His opponents, especially those in power at present, hold him responsible for embittering relations between Pakistan and India.

Gen Musharraf claimed that Pakistan and India had more cordial relations during his era than ever before and it was for this reason that the two states were very close to settling the Siachen and Sir Creek issues. Agreement on the two subjects was ready for signature, he said.

According to him, parameters for the settlement of the Kashmir dispute were also being drafted.

Answering a question, the former president said Prime Minister Modi was a known anti-Pakistan and anti-Muslim leader and at international level he was branded as butcher of Gujarat for the role he played in the massacre of Muslims when he was the chief minister of the state.

Still, he said, Modi was now in a position to settle Pakistan-India differences and differences among religious communities. Musharraf alleged that India was responsible for the unrest going on in Balochistan.

In response to a question, the former president defended the military operation against Islamabad’s Lal Masjid, and said there was need for another operation there.

He also underlined the need for reforming the religious seminaries so that those passing out could become engineers, doctors and officials. Seminary students should not be content with becoming maulvis, he said.

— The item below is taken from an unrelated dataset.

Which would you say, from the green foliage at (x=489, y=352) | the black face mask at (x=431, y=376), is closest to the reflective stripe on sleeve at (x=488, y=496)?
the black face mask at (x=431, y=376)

Any mosque or seminary promoting extremism should be proceeded against. According to Gen Musharraf, all seminaries should be registered with the government and syllabus taught in other educational institutions should be enforced there. The seminary students, he said, should take examinations organized by the boards of intermediate and secondary education.

He said Pakistan needed a government that could bring about electoral reforms.  Replying to a question, he said President Ashraf Ghani was a better leader compared to his predecessor and during his tenure Pak-Afghan ties would improve.